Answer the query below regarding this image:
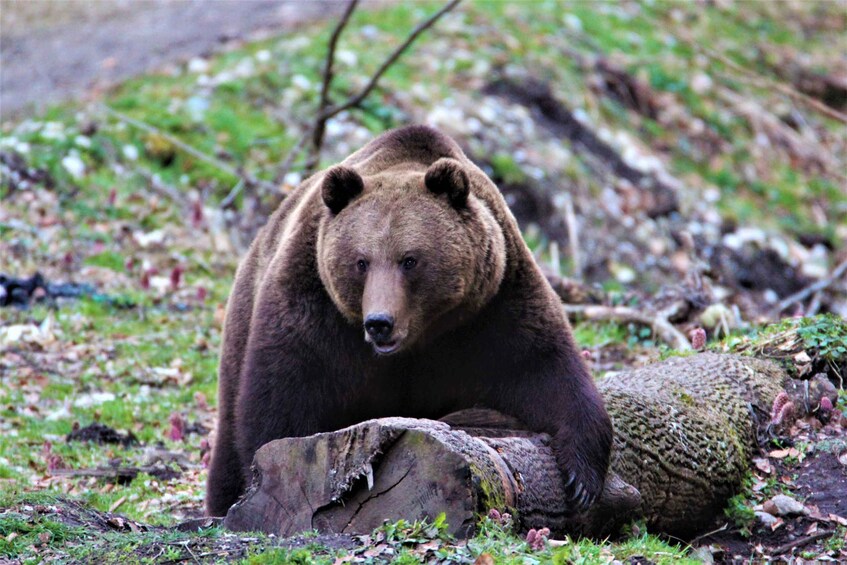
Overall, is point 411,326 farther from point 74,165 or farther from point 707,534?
point 74,165

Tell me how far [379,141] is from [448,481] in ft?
8.32

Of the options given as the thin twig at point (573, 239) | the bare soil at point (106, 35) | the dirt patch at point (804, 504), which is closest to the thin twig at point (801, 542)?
the dirt patch at point (804, 504)

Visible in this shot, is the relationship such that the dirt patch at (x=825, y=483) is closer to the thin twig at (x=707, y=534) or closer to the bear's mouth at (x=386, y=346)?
the thin twig at (x=707, y=534)

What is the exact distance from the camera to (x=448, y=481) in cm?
442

**SHORT TASK**
Copy out every one of the entries above word for word, but omit the pictures.

**THE ANSWER**
Answer the query below regarding this image:
Overall, is point 411,326 farther from point 74,165 or farther from point 707,534?
point 74,165

Tell me how far [379,141] is from [448,481] in ft?
8.32

Of the options given as the thin twig at point (573, 239) | the bare soil at point (106, 35) | the dirt patch at point (804, 504), which is closest to the thin twig at point (801, 542)?
the dirt patch at point (804, 504)

Visible in this shot, is the relationship such that the dirt patch at (x=825, y=483) is closer to the thin twig at (x=707, y=534) or closer to the bear's mouth at (x=386, y=346)?
the thin twig at (x=707, y=534)

What is the exact distance from the camera to (x=448, y=481) in cm?
442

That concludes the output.